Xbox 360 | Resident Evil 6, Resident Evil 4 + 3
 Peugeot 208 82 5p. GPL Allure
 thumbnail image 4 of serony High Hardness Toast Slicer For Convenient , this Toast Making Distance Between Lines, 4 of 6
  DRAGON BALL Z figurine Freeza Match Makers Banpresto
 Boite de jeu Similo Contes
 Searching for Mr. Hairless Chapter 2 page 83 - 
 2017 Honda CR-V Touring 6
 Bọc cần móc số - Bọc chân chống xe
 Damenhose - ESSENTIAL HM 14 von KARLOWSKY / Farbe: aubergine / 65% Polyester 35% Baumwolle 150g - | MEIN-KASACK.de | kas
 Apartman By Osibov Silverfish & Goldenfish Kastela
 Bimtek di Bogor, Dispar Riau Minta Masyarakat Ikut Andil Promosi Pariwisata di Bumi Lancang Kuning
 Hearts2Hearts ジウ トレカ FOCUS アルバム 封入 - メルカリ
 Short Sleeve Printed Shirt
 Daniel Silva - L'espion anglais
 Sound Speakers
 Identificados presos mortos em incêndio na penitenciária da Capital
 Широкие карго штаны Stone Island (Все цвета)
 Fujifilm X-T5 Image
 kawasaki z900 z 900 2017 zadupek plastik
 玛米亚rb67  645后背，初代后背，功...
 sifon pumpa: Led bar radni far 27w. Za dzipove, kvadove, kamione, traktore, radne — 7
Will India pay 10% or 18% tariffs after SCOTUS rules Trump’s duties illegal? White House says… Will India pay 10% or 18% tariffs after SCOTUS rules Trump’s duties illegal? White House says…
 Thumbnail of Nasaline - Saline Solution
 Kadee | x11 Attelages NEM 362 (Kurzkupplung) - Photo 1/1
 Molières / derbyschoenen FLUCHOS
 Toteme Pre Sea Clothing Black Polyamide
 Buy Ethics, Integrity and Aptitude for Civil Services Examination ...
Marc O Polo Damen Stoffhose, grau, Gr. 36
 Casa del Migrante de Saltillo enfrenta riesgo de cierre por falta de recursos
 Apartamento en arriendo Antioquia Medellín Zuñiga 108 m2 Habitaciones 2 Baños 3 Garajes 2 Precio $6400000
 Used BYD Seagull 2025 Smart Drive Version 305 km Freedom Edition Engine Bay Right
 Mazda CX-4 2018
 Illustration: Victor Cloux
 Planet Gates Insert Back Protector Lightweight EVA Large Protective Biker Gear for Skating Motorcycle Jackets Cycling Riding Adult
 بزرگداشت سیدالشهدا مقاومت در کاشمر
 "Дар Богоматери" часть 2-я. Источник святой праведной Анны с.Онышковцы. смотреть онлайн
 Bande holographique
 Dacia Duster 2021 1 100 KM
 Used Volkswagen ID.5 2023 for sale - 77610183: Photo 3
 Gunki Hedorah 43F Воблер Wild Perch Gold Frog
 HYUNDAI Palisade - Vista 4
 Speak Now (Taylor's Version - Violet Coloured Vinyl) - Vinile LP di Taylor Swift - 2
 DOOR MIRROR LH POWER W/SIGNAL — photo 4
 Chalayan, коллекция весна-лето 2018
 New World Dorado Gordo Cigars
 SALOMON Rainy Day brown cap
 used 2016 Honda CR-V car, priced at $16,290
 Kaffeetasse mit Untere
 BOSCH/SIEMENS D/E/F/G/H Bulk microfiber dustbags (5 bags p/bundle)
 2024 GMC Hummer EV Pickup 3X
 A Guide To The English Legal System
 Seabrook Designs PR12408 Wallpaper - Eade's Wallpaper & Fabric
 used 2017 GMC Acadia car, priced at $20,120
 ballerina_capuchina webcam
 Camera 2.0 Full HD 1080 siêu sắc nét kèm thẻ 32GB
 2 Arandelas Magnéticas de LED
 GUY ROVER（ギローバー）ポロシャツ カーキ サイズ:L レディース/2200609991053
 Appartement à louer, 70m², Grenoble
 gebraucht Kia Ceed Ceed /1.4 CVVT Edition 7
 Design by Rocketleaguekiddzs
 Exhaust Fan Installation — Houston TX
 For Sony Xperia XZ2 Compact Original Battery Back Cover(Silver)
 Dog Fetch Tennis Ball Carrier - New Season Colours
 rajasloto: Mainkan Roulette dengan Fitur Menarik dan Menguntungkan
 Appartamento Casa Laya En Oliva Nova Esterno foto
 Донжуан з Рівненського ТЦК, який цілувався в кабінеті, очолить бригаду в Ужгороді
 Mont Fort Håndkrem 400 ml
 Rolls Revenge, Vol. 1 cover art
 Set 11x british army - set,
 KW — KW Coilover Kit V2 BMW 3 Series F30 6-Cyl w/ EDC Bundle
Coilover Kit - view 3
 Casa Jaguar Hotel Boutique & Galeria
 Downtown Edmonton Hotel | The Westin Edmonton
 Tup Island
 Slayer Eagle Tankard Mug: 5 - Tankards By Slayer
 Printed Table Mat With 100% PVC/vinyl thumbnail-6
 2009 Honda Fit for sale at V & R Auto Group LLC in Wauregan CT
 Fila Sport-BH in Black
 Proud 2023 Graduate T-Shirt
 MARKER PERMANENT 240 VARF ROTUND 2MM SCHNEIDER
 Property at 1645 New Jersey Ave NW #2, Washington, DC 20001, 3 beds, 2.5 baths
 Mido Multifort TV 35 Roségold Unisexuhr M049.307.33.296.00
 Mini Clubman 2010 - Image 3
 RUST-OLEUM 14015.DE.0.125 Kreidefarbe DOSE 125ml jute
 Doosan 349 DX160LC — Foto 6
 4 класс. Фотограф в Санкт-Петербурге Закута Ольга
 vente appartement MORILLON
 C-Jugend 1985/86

- [EXERCISE]:
Take the listing above and repeat exactly the lines from the one containing "Used Volkswagen ID.5" through the one containing "Set 11x british", both included.

- [OUTPUT]:
 Used Volkswagen ID.5 2023 for sale - 77610183: Photo 3
 Gunki Hedorah 43F Воблер Wild Perch Gold Frog
 HYUNDAI Palisade - Vista 4
 Speak Now (Taylor's Version - Violet Coloured Vinyl) - Vinile LP di Taylor Swift - 2
 DOOR MIRROR LH POWER W/SIGNAL — photo 4
 Chalayan, коллекция весна-лето 2018
 New World Dorado Gordo Cigars
 SALOMON Rainy Day brown cap
 used 2016 Honda CR-V car, priced at $16,290
 Kaffeetasse mit Untere
 BOSCH/SIEMENS D/E/F/G/H Bulk microfiber dustbags (5 bags p/bundle)
 2024 GMC Hummer EV Pickup 3X
 A Guide To The English Legal System
 Seabrook Designs PR12408 Wallpaper - Eade's Wallpaper & Fabric
 used 2017 GMC Acadia car, priced at $20,120
 ballerina_capuchina webcam
 Camera 2.0 Full HD 1080 siêu sắc nét kèm thẻ 32GB
 2 Arandelas Magnéticas de LED
 GUY ROVER（ギローバー）ポロシャツ カーキ サイズ:L レディース/2200609991053
 Appartement à louer, 70m², Grenoble
 gebraucht Kia Ceed Ceed /1.4 CVVT Edition 7
 Design by Rocketleaguekiddzs
 Exhaust Fan Installation — Houston TX
 For Sony Xperia XZ2 Compact Original Battery Back Cover(Silver)
 Dog Fetch Tennis Ball Carrier - New Season Colours
 rajasloto: Mainkan Roulette dengan Fitur Menarik dan Menguntungkan
 Appartamento Casa Laya En Oliva Nova Esterno foto
 Донжуан з Рівненського ТЦК, який цілувався в кабінеті, очолить бригаду в Ужгороді
 Mont Fort Håndkrem 400 ml
 Rolls Revenge, Vol. 1 cover art
 Set 11x british army - set,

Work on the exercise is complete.